L’histoire de Pedro Sánchez est déjà écrite : elle a commencé dans un sauna et se terminera dans un égout.

La pression sur les partenaires d’investissement

Ezcurra a également interrogé directement les partis qui soutiennent le gouvernement au Congrès. « Dans une mafia, il n’y a pas de loyauté : soit vous êtes pour la corruption, soit vous êtes contre », a-t-il déclaré. Il a rappelé que la ligne rouge de ces groupes continue d’être le financement irrégulier, et il leur a demandé : « Si la ligne rouge est le financement irrégulier, n’est-ce pas l’organisation criminelle ?

Le leader populaire a insisté sur le fait qu’il n’y avait que deux manières d’ouvrir une nouvelle étape : pour Sánchez convoquer des élections ou pour que les partenaires retirent leur soutien. Comme la première chose « nous savons déjà que cela n’arrivera pas, la seconde a la clé ». Il a appelé les citoyens à « se lever du tas d’ordures du sanchismo et à regarder vers l’horizon », car le gouvernement « peut tomber demain, ou l’été prochain, mais c’est un gouvernement qui est mort ».

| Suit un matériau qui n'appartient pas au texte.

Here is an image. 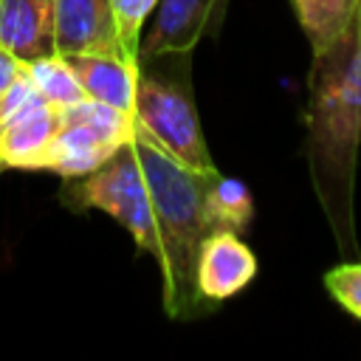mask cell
<instances>
[{"label":"cell","instance_id":"7c38bea8","mask_svg":"<svg viewBox=\"0 0 361 361\" xmlns=\"http://www.w3.org/2000/svg\"><path fill=\"white\" fill-rule=\"evenodd\" d=\"M206 217L212 228L248 231L254 220V197L240 178L212 172L206 180Z\"/></svg>","mask_w":361,"mask_h":361},{"label":"cell","instance_id":"4fadbf2b","mask_svg":"<svg viewBox=\"0 0 361 361\" xmlns=\"http://www.w3.org/2000/svg\"><path fill=\"white\" fill-rule=\"evenodd\" d=\"M313 54L330 48L353 23L361 0H290Z\"/></svg>","mask_w":361,"mask_h":361},{"label":"cell","instance_id":"30bf717a","mask_svg":"<svg viewBox=\"0 0 361 361\" xmlns=\"http://www.w3.org/2000/svg\"><path fill=\"white\" fill-rule=\"evenodd\" d=\"M68 62L87 99L133 113L141 62H130L121 54H68Z\"/></svg>","mask_w":361,"mask_h":361},{"label":"cell","instance_id":"277c9868","mask_svg":"<svg viewBox=\"0 0 361 361\" xmlns=\"http://www.w3.org/2000/svg\"><path fill=\"white\" fill-rule=\"evenodd\" d=\"M59 197L73 212L96 209L110 214L133 237L135 248L141 254H149L158 262L161 245H158V228L152 214V197H149L141 161L133 149V141L124 144L99 169L82 178H65Z\"/></svg>","mask_w":361,"mask_h":361},{"label":"cell","instance_id":"8fae6325","mask_svg":"<svg viewBox=\"0 0 361 361\" xmlns=\"http://www.w3.org/2000/svg\"><path fill=\"white\" fill-rule=\"evenodd\" d=\"M0 45L23 62L54 54V0H0Z\"/></svg>","mask_w":361,"mask_h":361},{"label":"cell","instance_id":"6da1fadb","mask_svg":"<svg viewBox=\"0 0 361 361\" xmlns=\"http://www.w3.org/2000/svg\"><path fill=\"white\" fill-rule=\"evenodd\" d=\"M347 31L324 51L313 54L307 76V164L313 192L330 223L344 259L358 254L355 240V166L361 124L347 93Z\"/></svg>","mask_w":361,"mask_h":361},{"label":"cell","instance_id":"2e32d148","mask_svg":"<svg viewBox=\"0 0 361 361\" xmlns=\"http://www.w3.org/2000/svg\"><path fill=\"white\" fill-rule=\"evenodd\" d=\"M322 285L338 307H344L353 319L361 322V259L353 257L333 265L330 271H324Z\"/></svg>","mask_w":361,"mask_h":361},{"label":"cell","instance_id":"e0dca14e","mask_svg":"<svg viewBox=\"0 0 361 361\" xmlns=\"http://www.w3.org/2000/svg\"><path fill=\"white\" fill-rule=\"evenodd\" d=\"M347 37H350V45H347V93H350L353 110H355L358 124H361V3H358V11L347 28Z\"/></svg>","mask_w":361,"mask_h":361},{"label":"cell","instance_id":"3957f363","mask_svg":"<svg viewBox=\"0 0 361 361\" xmlns=\"http://www.w3.org/2000/svg\"><path fill=\"white\" fill-rule=\"evenodd\" d=\"M186 68L189 62L183 65V71H175L166 76V73L147 71L141 62L133 124H135V135L152 141L186 169L212 175L217 172V166L203 138Z\"/></svg>","mask_w":361,"mask_h":361},{"label":"cell","instance_id":"8992f818","mask_svg":"<svg viewBox=\"0 0 361 361\" xmlns=\"http://www.w3.org/2000/svg\"><path fill=\"white\" fill-rule=\"evenodd\" d=\"M257 271H259L257 257L237 231L212 228L200 243V254L195 265V296L200 313L237 296L243 288L254 282Z\"/></svg>","mask_w":361,"mask_h":361},{"label":"cell","instance_id":"5bb4252c","mask_svg":"<svg viewBox=\"0 0 361 361\" xmlns=\"http://www.w3.org/2000/svg\"><path fill=\"white\" fill-rule=\"evenodd\" d=\"M28 73H31L34 87H37L54 107H59V110H62V107H71V104H76V102H82V99H87L65 54H56V51H54V54H45V56L31 59V62H28Z\"/></svg>","mask_w":361,"mask_h":361},{"label":"cell","instance_id":"ba28073f","mask_svg":"<svg viewBox=\"0 0 361 361\" xmlns=\"http://www.w3.org/2000/svg\"><path fill=\"white\" fill-rule=\"evenodd\" d=\"M124 144H118L110 135H104L102 130H96L90 121L76 116L71 107H62V121L51 141L45 169L56 172L59 178H82V175L99 169Z\"/></svg>","mask_w":361,"mask_h":361},{"label":"cell","instance_id":"7a4b0ae2","mask_svg":"<svg viewBox=\"0 0 361 361\" xmlns=\"http://www.w3.org/2000/svg\"><path fill=\"white\" fill-rule=\"evenodd\" d=\"M133 149L141 161L152 214L158 228V271L164 290V310L169 319L200 316L195 296V265L203 237L212 231L206 217V180L209 175L186 169L152 141L133 135Z\"/></svg>","mask_w":361,"mask_h":361},{"label":"cell","instance_id":"9c48e42d","mask_svg":"<svg viewBox=\"0 0 361 361\" xmlns=\"http://www.w3.org/2000/svg\"><path fill=\"white\" fill-rule=\"evenodd\" d=\"M217 0H158L149 31L141 37V59L192 54L203 37Z\"/></svg>","mask_w":361,"mask_h":361},{"label":"cell","instance_id":"9a60e30c","mask_svg":"<svg viewBox=\"0 0 361 361\" xmlns=\"http://www.w3.org/2000/svg\"><path fill=\"white\" fill-rule=\"evenodd\" d=\"M158 0H110L116 37L127 59L141 62V31L144 23L152 17Z\"/></svg>","mask_w":361,"mask_h":361},{"label":"cell","instance_id":"52a82bcc","mask_svg":"<svg viewBox=\"0 0 361 361\" xmlns=\"http://www.w3.org/2000/svg\"><path fill=\"white\" fill-rule=\"evenodd\" d=\"M56 54H121L110 0H54ZM133 62V59H130Z\"/></svg>","mask_w":361,"mask_h":361},{"label":"cell","instance_id":"5b68a950","mask_svg":"<svg viewBox=\"0 0 361 361\" xmlns=\"http://www.w3.org/2000/svg\"><path fill=\"white\" fill-rule=\"evenodd\" d=\"M62 110L54 107L31 82V73L17 79L0 104V164L3 169H45L51 141L59 130Z\"/></svg>","mask_w":361,"mask_h":361},{"label":"cell","instance_id":"ac0fdd59","mask_svg":"<svg viewBox=\"0 0 361 361\" xmlns=\"http://www.w3.org/2000/svg\"><path fill=\"white\" fill-rule=\"evenodd\" d=\"M25 68H28V62H23L20 56H14L11 51H6L0 45V104L6 102V96L17 85V79L25 73Z\"/></svg>","mask_w":361,"mask_h":361},{"label":"cell","instance_id":"d6986e66","mask_svg":"<svg viewBox=\"0 0 361 361\" xmlns=\"http://www.w3.org/2000/svg\"><path fill=\"white\" fill-rule=\"evenodd\" d=\"M0 172H3V164H0Z\"/></svg>","mask_w":361,"mask_h":361}]
</instances>
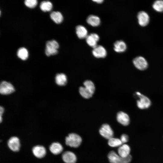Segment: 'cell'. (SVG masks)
I'll list each match as a JSON object with an SVG mask.
<instances>
[{
	"mask_svg": "<svg viewBox=\"0 0 163 163\" xmlns=\"http://www.w3.org/2000/svg\"><path fill=\"white\" fill-rule=\"evenodd\" d=\"M107 157L110 163H129L132 159L130 155L127 158H123L114 151L110 152Z\"/></svg>",
	"mask_w": 163,
	"mask_h": 163,
	"instance_id": "2",
	"label": "cell"
},
{
	"mask_svg": "<svg viewBox=\"0 0 163 163\" xmlns=\"http://www.w3.org/2000/svg\"><path fill=\"white\" fill-rule=\"evenodd\" d=\"M136 97H138L137 101V105L140 109H145L149 108L151 105L150 100L146 96L137 92L135 93Z\"/></svg>",
	"mask_w": 163,
	"mask_h": 163,
	"instance_id": "3",
	"label": "cell"
},
{
	"mask_svg": "<svg viewBox=\"0 0 163 163\" xmlns=\"http://www.w3.org/2000/svg\"><path fill=\"white\" fill-rule=\"evenodd\" d=\"M76 34L78 37L81 39L86 38L88 35V31L86 27L82 25H78L75 28Z\"/></svg>",
	"mask_w": 163,
	"mask_h": 163,
	"instance_id": "15",
	"label": "cell"
},
{
	"mask_svg": "<svg viewBox=\"0 0 163 163\" xmlns=\"http://www.w3.org/2000/svg\"><path fill=\"white\" fill-rule=\"evenodd\" d=\"M130 148L128 145L123 144L118 149V154L122 158H126L130 155Z\"/></svg>",
	"mask_w": 163,
	"mask_h": 163,
	"instance_id": "14",
	"label": "cell"
},
{
	"mask_svg": "<svg viewBox=\"0 0 163 163\" xmlns=\"http://www.w3.org/2000/svg\"><path fill=\"white\" fill-rule=\"evenodd\" d=\"M15 91L12 85L9 82L4 81L1 82L0 85V92L4 95L10 94Z\"/></svg>",
	"mask_w": 163,
	"mask_h": 163,
	"instance_id": "7",
	"label": "cell"
},
{
	"mask_svg": "<svg viewBox=\"0 0 163 163\" xmlns=\"http://www.w3.org/2000/svg\"><path fill=\"white\" fill-rule=\"evenodd\" d=\"M137 18L139 25L142 27L147 26L149 21V17L145 12L141 11L138 12Z\"/></svg>",
	"mask_w": 163,
	"mask_h": 163,
	"instance_id": "9",
	"label": "cell"
},
{
	"mask_svg": "<svg viewBox=\"0 0 163 163\" xmlns=\"http://www.w3.org/2000/svg\"><path fill=\"white\" fill-rule=\"evenodd\" d=\"M63 161L65 163H75L77 157L72 152L66 151L63 153L62 156Z\"/></svg>",
	"mask_w": 163,
	"mask_h": 163,
	"instance_id": "11",
	"label": "cell"
},
{
	"mask_svg": "<svg viewBox=\"0 0 163 163\" xmlns=\"http://www.w3.org/2000/svg\"><path fill=\"white\" fill-rule=\"evenodd\" d=\"M120 139L123 144H125L128 141L129 137L127 135L123 134L121 135Z\"/></svg>",
	"mask_w": 163,
	"mask_h": 163,
	"instance_id": "29",
	"label": "cell"
},
{
	"mask_svg": "<svg viewBox=\"0 0 163 163\" xmlns=\"http://www.w3.org/2000/svg\"><path fill=\"white\" fill-rule=\"evenodd\" d=\"M84 85L87 89L93 94L95 90V87L93 83L90 80H86L83 83Z\"/></svg>",
	"mask_w": 163,
	"mask_h": 163,
	"instance_id": "26",
	"label": "cell"
},
{
	"mask_svg": "<svg viewBox=\"0 0 163 163\" xmlns=\"http://www.w3.org/2000/svg\"><path fill=\"white\" fill-rule=\"evenodd\" d=\"M9 148L13 152H17L20 149V143L19 138L16 136L11 137L8 141Z\"/></svg>",
	"mask_w": 163,
	"mask_h": 163,
	"instance_id": "8",
	"label": "cell"
},
{
	"mask_svg": "<svg viewBox=\"0 0 163 163\" xmlns=\"http://www.w3.org/2000/svg\"><path fill=\"white\" fill-rule=\"evenodd\" d=\"M126 43L123 40L117 41L114 44V50L117 53L123 52L126 50Z\"/></svg>",
	"mask_w": 163,
	"mask_h": 163,
	"instance_id": "17",
	"label": "cell"
},
{
	"mask_svg": "<svg viewBox=\"0 0 163 163\" xmlns=\"http://www.w3.org/2000/svg\"><path fill=\"white\" fill-rule=\"evenodd\" d=\"M108 144L112 147H119L123 144L120 139L113 137L108 139Z\"/></svg>",
	"mask_w": 163,
	"mask_h": 163,
	"instance_id": "22",
	"label": "cell"
},
{
	"mask_svg": "<svg viewBox=\"0 0 163 163\" xmlns=\"http://www.w3.org/2000/svg\"><path fill=\"white\" fill-rule=\"evenodd\" d=\"M50 17L55 23L59 24L63 20V16L62 14L59 11H54L50 14Z\"/></svg>",
	"mask_w": 163,
	"mask_h": 163,
	"instance_id": "19",
	"label": "cell"
},
{
	"mask_svg": "<svg viewBox=\"0 0 163 163\" xmlns=\"http://www.w3.org/2000/svg\"><path fill=\"white\" fill-rule=\"evenodd\" d=\"M117 119L119 123L124 126L128 125L129 123L130 119L129 116L122 111H120L117 113Z\"/></svg>",
	"mask_w": 163,
	"mask_h": 163,
	"instance_id": "13",
	"label": "cell"
},
{
	"mask_svg": "<svg viewBox=\"0 0 163 163\" xmlns=\"http://www.w3.org/2000/svg\"><path fill=\"white\" fill-rule=\"evenodd\" d=\"M55 80L56 83L60 86L65 85L67 82V77L63 73L57 74L56 76Z\"/></svg>",
	"mask_w": 163,
	"mask_h": 163,
	"instance_id": "20",
	"label": "cell"
},
{
	"mask_svg": "<svg viewBox=\"0 0 163 163\" xmlns=\"http://www.w3.org/2000/svg\"><path fill=\"white\" fill-rule=\"evenodd\" d=\"M92 54L94 57L97 58H104L107 55L105 49L102 46L97 45L93 48Z\"/></svg>",
	"mask_w": 163,
	"mask_h": 163,
	"instance_id": "10",
	"label": "cell"
},
{
	"mask_svg": "<svg viewBox=\"0 0 163 163\" xmlns=\"http://www.w3.org/2000/svg\"><path fill=\"white\" fill-rule=\"evenodd\" d=\"M52 7V3L49 1H42L40 5V8L41 10L44 12L50 11Z\"/></svg>",
	"mask_w": 163,
	"mask_h": 163,
	"instance_id": "23",
	"label": "cell"
},
{
	"mask_svg": "<svg viewBox=\"0 0 163 163\" xmlns=\"http://www.w3.org/2000/svg\"><path fill=\"white\" fill-rule=\"evenodd\" d=\"M49 149L51 153L55 155H57L61 153L63 150L62 145L58 142L52 143L49 147Z\"/></svg>",
	"mask_w": 163,
	"mask_h": 163,
	"instance_id": "16",
	"label": "cell"
},
{
	"mask_svg": "<svg viewBox=\"0 0 163 163\" xmlns=\"http://www.w3.org/2000/svg\"><path fill=\"white\" fill-rule=\"evenodd\" d=\"M17 55L19 58L24 60H26L28 58V53L26 49L24 47H21L18 50Z\"/></svg>",
	"mask_w": 163,
	"mask_h": 163,
	"instance_id": "21",
	"label": "cell"
},
{
	"mask_svg": "<svg viewBox=\"0 0 163 163\" xmlns=\"http://www.w3.org/2000/svg\"><path fill=\"white\" fill-rule=\"evenodd\" d=\"M86 21L89 25L94 27L98 26L101 23L100 18L94 15H89L87 18Z\"/></svg>",
	"mask_w": 163,
	"mask_h": 163,
	"instance_id": "18",
	"label": "cell"
},
{
	"mask_svg": "<svg viewBox=\"0 0 163 163\" xmlns=\"http://www.w3.org/2000/svg\"><path fill=\"white\" fill-rule=\"evenodd\" d=\"M59 45L58 43L54 40L48 41L46 43L45 53L47 56L55 55L58 52L57 49Z\"/></svg>",
	"mask_w": 163,
	"mask_h": 163,
	"instance_id": "4",
	"label": "cell"
},
{
	"mask_svg": "<svg viewBox=\"0 0 163 163\" xmlns=\"http://www.w3.org/2000/svg\"><path fill=\"white\" fill-rule=\"evenodd\" d=\"M24 3L27 7L32 8L36 6L37 2V0H26L24 1Z\"/></svg>",
	"mask_w": 163,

L’Axe du pouvoir populaire

Depuis Gênes, l’intervention d’Ezcurra est interprétée comme un pas de plus dans la stratégie d’usure de l’Exécutif qu’Alberto Núñez Feijóo a définie lors du dernier Comité directeur. Le secrétaire adjoint, avec un profil de poids croissant dans la direction, a verbalisé durement les sentiments du parti face aux rapports de police que Génova considère dévastateurs pour le gouvernement. Des sources de la direction nationale consultées par Moncloa.com soulignent que « la corruption du PSOE ne peut être dissociée de la organisation criminelle cela a rendu cela possible.

Au niveau territorial, des barons comme Isabel Díaz Ayuso ou Juanma Moreno ont soutenu ces déclarations en privé et ont exhorté le PP à maintenir la pression publique jusqu’à forcer un mouvement des partenaires parlementaires. L’argument selon lequel les sondages sont la seule solution propre s’enracine facilement dans le 11 communautés autonomes gouverné par le PP, où les présidents régionaux articulent déjà un discours de contraste entre la gestion populaire et la paralysie de la Moncloa.

Pour le Groupe Parlementaire Populaire du Congrès, la présence d’Ezcurra sert de préambule aux initiatives qui se préparent pour cette semaine. Il est envisagé d’adresser au gouvernement une batterie de questions sur la portée du complot et sur les connaissances du président, ainsi que d’imposer un débat monographique en plénière. Le risque, admettent-ils, est que les partenaires protègent à nouveau l’Exécutif. Mais le calcul populaire est différent : chaque nouvelle révélation sur les égouts du PSOE érode encore davantage la majorité d’investiture déjà fragile et raccourcit les délais d’une convocation électorale que le PP estime inévitable plus tôt que ne le suggère le calendrier officiel.

🏛️ La Note de Gênes

  • Message fort : L’Espagne ne mérite pas un gouvernement basé sur la corruption ; La seule solution démocratique est la convocation d’élections générales.
  • Protagoniste: Alma Ezcurra (secrétaire adjointe de la coordination sectorielle du PP).
  • Prochaine étape : Le GPP du Congrès prépare de nouvelles initiatives parlementaires pour forcer un débat sur le complot du PSOE cette semaine.